Mac Warner, with the help of Bon Jovi lyrics, declares for WV governor
Yesterday, West Virginia Secretary of State Mac Warner announced that he was running for governor. According to Ogden's political reporter, Steven Allen Adams:
“The time is right,” Warner said to a crowd of more than 150 of supporters, friends, and fellow military veterans. “You, this community, our state and our nation has prepared me for this moment. I have the skills to lead West Virginia to its best days ever.”

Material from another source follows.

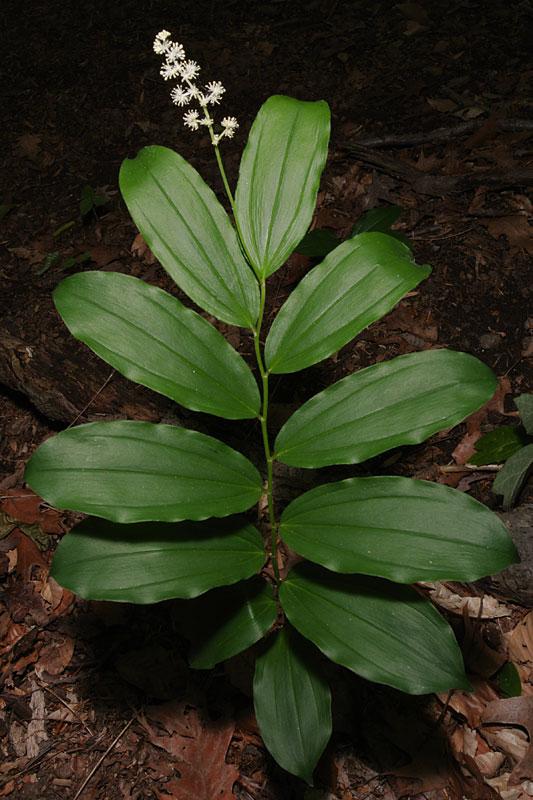 Maianthemum racemosum subsp. racemosum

In that race for governor, Warner joins the sons of present WV politicians: Senator Shelley Moore Capito’s son, Moore Capito, and First District Congresswoman Carol Miller’s son, Chris Miller.
While Adams’ article devotes almost 900 words to the speech by an Ogden Newspapers favorite, Adams does not mention something that was quickly picked-up by online commenters: Mac Warner’s Bon Jovi references. For example:
So, when Bon Jovi asks,”Who says you can’t go home?” – I agree with the sentiment.
But now, I’m back home, and my focus is on West Virginia. While I loved my time in the Army, I’ll again cite Bon Jovi: I’ve “been there, done that, and I ain’t looking back!”
Here in West Virginia, we know what a woman is, and we don’t want boys playing on girls’ teams! Once again, I quote Bon Jovi, “There’s only one place they call me one of their own, there’s only one place left I want to go. . . .”
So, Mac Warner is quoting this guy:
Amid a campaign season now largely void of its typical star-studded in-person concerts, Jon Bon Jovi urges Biden supporters to vote “for a man of empathy, character and experience.” pic.twitter.com/jWkJ990R6a— Nicole Sganga (@NicoleSganga) October 24, 2020
Bon Jovi also played at the Biden inauguration:
Additionally, IMDB tells us:
He also campaigned for Al Gore in the 2000 Presidential election, John Kerry in the 2004 Presidential election, and Barack Obama in the 2008 Presidential election. In 2010, President Barack Obama named Bon Jovi to the White House Council for Community Solutions.
I find it fascinating that so many Republican politicians are attracted to quoting and playing liberal rockers at campaign events. Do they, and/or their audience, not see the contradiction?
Finally, I could not determine whether Warner wore acid-washed jeans to the event.